**実施事項**:
a) IWCのリューズに関する文章から、「熟練の技術をもって精巧に作ら」から「通常は時計の右側に付いていますが、まれに左側に付いているモデルもあります。」までの範囲を両端も含めて一字一句そのまま出力してください。
b) IWCのリューズに関する文章によると、リューズは通常、時計のどちら側に付いていますか。
c) IWCのリューズに関する文章を引き継ぎ、最後の文の後から続きを書いてください。

**提供抜粋**:
· · · ·
熟練の技術をもって精巧に作られたIWC腕時計でも、故障と全く無縁ということはありません。
特に、時計の時刻・日付合わせやゼンマイ巻き上げに使われる「リューズ」は、時計の中でも故障しやすい部分の一つ。私たち時計修理工房にも「IWCのリューズが閉まらなくなった…」「リューズが動かなくなった」といったご相談が日々寄せられています。
ここでは、私たち時計修理工房の職人が、豊富なIWCの修理経験をもとに、IWCのリューズが閉まらなくなってしまう主な原因や、実際にこうしたトラブルに遭遇した時にどのような対処方法があるのかを詳しくご説明します。
腕時計の「リューズ」とは
リューズは、腕時計の時刻・日付の調整や、機械式時計のゼンマイの巻き上げに使われるパーツです。指で扱いやすいよう時計本体から飛び出しているので、見ればすぐにそれだと分かると思います。
通常は時計の右側に付いていますが、まれに左側に付いているモデルもあります。
· · · ·
**提供された行**:
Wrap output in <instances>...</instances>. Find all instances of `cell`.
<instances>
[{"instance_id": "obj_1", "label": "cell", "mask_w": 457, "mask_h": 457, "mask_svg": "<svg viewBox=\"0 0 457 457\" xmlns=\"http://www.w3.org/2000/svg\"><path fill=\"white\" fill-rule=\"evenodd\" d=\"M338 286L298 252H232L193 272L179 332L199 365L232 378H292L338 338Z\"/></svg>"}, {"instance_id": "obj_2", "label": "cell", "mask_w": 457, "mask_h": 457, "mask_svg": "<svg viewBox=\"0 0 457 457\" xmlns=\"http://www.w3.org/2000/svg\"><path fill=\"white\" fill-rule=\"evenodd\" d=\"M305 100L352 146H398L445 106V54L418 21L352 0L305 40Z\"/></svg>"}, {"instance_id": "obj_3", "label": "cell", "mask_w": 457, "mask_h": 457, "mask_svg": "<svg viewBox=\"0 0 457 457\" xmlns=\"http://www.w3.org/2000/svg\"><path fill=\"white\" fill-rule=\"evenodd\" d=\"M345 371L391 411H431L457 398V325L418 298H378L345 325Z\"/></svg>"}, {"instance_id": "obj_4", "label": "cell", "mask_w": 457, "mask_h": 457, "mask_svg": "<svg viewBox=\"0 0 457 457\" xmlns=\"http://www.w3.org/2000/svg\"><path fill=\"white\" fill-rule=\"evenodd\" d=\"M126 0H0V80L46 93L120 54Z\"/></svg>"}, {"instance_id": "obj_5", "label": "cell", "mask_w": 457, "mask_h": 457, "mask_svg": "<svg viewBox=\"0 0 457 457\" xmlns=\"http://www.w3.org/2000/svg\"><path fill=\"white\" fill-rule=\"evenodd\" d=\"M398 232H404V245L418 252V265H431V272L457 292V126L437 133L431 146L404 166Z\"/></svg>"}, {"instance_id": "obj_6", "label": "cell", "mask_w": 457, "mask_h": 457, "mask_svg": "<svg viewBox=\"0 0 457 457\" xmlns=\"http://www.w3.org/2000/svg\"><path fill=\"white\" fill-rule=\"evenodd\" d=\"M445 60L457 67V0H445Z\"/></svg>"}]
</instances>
· · · ·
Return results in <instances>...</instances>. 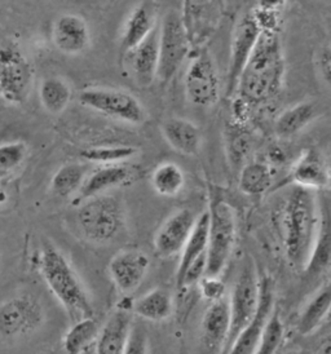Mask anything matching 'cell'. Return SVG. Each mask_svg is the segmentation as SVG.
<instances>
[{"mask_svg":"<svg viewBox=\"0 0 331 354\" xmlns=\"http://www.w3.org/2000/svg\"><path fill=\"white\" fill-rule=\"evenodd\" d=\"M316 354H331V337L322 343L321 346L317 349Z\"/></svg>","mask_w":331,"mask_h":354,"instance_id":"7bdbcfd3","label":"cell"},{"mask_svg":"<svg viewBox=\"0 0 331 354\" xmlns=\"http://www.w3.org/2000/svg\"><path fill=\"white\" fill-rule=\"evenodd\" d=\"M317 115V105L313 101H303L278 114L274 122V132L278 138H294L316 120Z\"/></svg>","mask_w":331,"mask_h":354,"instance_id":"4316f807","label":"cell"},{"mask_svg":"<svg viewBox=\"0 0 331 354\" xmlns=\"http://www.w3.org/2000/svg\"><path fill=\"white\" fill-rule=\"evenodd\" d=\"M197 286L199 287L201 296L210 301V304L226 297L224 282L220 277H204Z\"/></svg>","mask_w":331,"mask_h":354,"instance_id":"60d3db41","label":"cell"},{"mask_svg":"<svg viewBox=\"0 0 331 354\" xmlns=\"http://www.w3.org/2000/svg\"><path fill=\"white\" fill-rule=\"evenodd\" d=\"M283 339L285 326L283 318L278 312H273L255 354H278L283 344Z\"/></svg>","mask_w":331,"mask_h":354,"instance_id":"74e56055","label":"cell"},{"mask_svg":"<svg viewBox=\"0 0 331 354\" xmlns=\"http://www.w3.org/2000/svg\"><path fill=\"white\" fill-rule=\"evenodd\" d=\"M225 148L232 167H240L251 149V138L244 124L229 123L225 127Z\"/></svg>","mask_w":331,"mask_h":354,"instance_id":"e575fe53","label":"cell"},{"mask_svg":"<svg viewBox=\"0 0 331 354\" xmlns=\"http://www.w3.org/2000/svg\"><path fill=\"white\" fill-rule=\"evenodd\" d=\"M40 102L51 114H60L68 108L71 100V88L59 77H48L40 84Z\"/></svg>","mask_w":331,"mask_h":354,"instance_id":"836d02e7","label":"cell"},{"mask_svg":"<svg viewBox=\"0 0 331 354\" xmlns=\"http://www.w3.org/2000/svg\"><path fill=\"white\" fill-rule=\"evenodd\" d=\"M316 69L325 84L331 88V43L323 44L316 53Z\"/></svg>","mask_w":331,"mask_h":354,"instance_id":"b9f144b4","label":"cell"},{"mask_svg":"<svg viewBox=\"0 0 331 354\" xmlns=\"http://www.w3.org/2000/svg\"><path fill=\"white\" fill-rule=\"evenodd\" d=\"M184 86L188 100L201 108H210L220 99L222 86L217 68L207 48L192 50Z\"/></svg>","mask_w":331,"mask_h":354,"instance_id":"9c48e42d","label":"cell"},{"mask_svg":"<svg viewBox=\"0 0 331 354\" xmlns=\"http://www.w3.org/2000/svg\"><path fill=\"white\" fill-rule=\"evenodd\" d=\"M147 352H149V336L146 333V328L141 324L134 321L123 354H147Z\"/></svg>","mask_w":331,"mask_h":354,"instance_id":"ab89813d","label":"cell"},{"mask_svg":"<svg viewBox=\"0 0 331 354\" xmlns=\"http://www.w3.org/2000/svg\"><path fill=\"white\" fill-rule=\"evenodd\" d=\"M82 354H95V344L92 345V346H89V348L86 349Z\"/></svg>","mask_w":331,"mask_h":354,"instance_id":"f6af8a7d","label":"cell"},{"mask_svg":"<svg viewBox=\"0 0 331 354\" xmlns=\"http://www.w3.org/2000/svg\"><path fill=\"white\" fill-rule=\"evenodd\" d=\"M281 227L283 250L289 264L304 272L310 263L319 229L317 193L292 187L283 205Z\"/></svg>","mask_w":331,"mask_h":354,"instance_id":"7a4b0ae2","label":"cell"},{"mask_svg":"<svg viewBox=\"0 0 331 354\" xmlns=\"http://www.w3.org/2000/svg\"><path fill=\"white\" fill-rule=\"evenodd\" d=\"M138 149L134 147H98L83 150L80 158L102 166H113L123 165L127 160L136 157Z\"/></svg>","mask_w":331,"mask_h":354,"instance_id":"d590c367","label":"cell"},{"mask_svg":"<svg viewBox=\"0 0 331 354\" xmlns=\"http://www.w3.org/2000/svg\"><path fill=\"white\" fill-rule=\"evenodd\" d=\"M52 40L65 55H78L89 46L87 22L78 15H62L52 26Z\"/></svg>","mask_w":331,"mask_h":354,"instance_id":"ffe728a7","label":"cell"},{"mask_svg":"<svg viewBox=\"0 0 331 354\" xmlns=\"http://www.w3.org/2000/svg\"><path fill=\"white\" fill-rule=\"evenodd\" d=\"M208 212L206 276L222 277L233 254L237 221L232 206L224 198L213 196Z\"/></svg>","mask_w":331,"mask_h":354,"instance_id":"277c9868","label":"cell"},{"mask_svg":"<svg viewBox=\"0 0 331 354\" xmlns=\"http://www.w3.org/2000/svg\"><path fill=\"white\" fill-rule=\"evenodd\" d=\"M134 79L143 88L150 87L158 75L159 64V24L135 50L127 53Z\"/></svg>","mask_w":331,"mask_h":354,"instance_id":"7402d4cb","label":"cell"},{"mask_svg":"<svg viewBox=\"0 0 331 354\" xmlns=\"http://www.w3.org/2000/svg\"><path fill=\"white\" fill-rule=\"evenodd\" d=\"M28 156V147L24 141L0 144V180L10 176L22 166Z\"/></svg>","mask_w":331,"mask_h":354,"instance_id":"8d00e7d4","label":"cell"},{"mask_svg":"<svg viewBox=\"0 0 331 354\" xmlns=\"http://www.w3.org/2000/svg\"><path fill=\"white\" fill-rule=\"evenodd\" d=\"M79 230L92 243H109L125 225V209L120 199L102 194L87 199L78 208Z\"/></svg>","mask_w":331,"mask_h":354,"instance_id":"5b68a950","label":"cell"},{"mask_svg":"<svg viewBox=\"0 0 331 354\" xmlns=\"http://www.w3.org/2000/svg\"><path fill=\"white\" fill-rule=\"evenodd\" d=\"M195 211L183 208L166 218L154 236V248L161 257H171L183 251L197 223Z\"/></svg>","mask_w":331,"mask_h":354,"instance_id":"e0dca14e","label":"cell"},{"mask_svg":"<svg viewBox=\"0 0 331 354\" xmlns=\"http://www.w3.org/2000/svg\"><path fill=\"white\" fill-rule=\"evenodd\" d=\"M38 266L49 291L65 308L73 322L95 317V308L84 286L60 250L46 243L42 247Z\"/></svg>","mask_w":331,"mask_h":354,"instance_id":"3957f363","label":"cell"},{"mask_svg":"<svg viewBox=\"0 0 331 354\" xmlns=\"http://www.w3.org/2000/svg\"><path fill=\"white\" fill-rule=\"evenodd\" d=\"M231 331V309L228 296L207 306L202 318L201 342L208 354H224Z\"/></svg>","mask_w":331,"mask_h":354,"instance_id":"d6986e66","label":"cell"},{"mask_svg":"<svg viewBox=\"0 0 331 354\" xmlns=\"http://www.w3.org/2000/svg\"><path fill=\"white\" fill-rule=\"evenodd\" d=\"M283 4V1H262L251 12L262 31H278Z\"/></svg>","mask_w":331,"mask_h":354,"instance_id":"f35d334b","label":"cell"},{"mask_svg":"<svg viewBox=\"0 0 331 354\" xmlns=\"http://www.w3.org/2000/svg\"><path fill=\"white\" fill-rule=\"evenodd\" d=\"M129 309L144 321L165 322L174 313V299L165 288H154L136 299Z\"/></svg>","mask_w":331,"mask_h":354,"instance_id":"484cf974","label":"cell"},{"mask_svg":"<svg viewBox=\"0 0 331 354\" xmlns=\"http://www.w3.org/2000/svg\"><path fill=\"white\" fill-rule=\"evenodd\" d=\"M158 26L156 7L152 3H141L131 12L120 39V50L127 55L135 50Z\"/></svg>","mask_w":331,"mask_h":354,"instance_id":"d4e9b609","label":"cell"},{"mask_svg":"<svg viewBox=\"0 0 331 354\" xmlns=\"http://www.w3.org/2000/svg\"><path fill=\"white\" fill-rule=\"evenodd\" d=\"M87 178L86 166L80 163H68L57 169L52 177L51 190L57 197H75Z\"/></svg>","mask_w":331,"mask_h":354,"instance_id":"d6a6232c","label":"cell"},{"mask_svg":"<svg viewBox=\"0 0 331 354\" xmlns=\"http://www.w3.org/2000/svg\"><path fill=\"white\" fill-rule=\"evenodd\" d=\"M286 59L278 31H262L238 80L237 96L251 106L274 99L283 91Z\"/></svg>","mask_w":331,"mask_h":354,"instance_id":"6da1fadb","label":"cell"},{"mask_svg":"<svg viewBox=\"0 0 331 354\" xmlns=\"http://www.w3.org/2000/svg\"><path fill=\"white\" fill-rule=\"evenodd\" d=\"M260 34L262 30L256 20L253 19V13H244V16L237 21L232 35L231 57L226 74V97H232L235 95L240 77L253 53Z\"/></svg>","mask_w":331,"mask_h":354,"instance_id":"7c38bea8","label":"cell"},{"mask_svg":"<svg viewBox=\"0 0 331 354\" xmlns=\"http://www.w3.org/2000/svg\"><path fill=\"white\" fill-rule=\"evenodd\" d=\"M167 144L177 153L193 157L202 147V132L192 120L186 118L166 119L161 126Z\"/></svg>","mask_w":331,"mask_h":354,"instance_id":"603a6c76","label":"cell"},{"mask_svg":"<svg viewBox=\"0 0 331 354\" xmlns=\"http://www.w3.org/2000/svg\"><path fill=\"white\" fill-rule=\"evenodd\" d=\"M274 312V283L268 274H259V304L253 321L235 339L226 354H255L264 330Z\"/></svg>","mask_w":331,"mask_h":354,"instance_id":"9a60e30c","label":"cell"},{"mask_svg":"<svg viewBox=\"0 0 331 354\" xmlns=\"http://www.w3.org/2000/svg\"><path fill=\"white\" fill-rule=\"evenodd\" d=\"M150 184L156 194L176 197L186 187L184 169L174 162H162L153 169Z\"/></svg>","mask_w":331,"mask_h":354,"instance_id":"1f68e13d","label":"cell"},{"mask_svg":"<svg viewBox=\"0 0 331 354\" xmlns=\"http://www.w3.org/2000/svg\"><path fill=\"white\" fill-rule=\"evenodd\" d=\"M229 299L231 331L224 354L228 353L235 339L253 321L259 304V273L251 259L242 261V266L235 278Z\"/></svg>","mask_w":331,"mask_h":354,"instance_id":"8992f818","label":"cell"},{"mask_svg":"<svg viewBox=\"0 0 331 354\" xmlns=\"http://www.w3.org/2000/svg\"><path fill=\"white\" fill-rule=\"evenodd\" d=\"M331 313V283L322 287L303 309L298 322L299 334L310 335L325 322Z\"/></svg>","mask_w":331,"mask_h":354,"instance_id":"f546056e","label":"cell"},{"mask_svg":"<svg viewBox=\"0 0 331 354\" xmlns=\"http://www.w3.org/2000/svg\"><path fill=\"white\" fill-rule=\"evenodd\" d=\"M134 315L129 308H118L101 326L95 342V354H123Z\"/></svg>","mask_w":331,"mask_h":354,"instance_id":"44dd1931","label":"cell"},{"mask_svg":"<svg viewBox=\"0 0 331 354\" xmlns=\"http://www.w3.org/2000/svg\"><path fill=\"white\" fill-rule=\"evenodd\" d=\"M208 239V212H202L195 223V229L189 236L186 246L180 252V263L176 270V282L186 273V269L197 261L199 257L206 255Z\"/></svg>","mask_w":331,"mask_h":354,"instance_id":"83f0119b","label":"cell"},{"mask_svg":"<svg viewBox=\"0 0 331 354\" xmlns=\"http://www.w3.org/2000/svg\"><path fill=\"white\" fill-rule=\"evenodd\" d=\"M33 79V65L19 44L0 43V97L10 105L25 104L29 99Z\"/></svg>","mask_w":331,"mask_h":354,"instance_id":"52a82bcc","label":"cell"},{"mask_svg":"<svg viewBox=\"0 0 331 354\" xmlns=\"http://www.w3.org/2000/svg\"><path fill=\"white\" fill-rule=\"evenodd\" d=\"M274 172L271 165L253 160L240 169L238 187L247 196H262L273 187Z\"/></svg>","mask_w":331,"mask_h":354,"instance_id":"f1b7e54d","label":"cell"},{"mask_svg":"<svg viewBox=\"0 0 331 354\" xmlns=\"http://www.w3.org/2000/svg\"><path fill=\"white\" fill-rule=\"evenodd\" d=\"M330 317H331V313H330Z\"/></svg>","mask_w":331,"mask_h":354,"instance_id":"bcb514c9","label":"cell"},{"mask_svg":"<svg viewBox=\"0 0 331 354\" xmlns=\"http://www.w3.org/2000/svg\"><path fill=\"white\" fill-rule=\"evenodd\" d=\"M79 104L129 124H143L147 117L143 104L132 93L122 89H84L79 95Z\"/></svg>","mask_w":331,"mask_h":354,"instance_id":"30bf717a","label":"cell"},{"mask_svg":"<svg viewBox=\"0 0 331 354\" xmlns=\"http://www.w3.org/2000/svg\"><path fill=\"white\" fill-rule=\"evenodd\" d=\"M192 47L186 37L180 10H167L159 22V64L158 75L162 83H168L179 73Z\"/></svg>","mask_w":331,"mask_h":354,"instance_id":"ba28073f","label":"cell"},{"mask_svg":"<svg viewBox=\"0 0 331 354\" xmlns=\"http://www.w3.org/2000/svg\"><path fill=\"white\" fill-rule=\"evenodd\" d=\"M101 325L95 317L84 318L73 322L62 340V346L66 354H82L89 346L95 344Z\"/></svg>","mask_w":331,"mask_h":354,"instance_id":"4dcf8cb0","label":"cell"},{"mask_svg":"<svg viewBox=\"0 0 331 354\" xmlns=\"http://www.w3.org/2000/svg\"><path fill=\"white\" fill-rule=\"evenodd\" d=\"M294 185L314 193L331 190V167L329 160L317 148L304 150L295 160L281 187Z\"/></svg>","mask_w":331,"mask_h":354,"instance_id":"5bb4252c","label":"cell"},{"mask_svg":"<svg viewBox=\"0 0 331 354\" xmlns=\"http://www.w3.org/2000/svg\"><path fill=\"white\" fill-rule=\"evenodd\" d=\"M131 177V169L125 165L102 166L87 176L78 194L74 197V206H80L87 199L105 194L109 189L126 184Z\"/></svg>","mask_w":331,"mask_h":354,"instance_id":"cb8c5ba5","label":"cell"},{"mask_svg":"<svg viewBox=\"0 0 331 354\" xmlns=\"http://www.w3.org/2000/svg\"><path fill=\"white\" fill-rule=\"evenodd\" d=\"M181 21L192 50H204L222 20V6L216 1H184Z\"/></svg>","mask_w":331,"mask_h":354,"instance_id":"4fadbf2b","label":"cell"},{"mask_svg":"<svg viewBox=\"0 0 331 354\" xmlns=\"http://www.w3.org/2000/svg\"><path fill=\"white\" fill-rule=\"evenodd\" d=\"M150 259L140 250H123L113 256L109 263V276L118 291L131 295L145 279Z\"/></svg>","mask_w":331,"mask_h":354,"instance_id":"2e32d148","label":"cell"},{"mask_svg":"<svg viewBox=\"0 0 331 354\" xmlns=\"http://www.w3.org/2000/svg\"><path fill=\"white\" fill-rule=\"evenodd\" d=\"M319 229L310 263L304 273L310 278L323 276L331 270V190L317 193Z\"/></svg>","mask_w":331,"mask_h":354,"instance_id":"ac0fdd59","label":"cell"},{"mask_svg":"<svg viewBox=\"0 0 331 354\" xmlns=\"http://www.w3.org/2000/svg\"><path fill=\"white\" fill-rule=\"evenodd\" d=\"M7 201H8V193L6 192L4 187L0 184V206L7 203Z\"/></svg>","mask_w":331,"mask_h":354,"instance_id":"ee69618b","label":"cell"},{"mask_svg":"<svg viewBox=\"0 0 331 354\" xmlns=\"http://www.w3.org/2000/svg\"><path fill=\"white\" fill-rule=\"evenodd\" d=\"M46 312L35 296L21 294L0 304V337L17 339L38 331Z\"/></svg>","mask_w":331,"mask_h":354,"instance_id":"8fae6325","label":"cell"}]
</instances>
· · · ·
**解答一覧**:
a)
熟練の技術をもって精巧に作られたIWC腕時計でも、故障と全く無縁ということはありません。
特に、時計の時刻・日付合わせやゼンマイ巻き上げに使われる「リューズ」は、時計の中でも故障しやすい部分の一つ。私たち時計修理工房にも「IWCのリューズが閉まらなくなった…」「リューズが動かなくなった」といったご相談が日々寄せられています。
ここでは、私たち時計修理工房の職人が、豊富なIWCの修理経験をもとに、IWCのリューズが閉まらなくなってしまう主な原因や、実際にこうしたトラブルに遭遇した時にどのような対処方法があるのかを詳しくご説明します。
腕時計の「リューズ」とは
リューズは、腕時計の時刻・日付の調整や、機械式時計のゼンマイの巻き上げに使われるパーツです。指で扱いやすいよう時計本体から飛び出しているので、見ればすぐにそれだと分かると思います。
通常は時計の右側に付いていますが、まれに左側に付いているモデルもあります。

b) 通常は時計の右側に付いています。

c)
リューズには大きく分けて「引き出し式」と「ねじ込み式」の2タイプがあります。
「引き出し式」は、リューズの出し入れを、指で引っ張ったり押し込んだりして行うタイプです。大部分の腕時計ではこの引き出し式が採用されています。
「ねじ込み式」は、リューズの出し入れを、ネジの開け閉めによって行うタイプです。引き出し式よりも気密性・防水性が高いため、ダイバーズウォッチなどに用いられます。
ちなみに「リューズ」は漢字で書くと「竜頭」となります。私たちには耳慣れている言葉ですが、リューズというのは日本での呼び方で、海外ではその形状から、王冠を示す「クラウン」や「クローネ」と呼ばれるのが一般的です。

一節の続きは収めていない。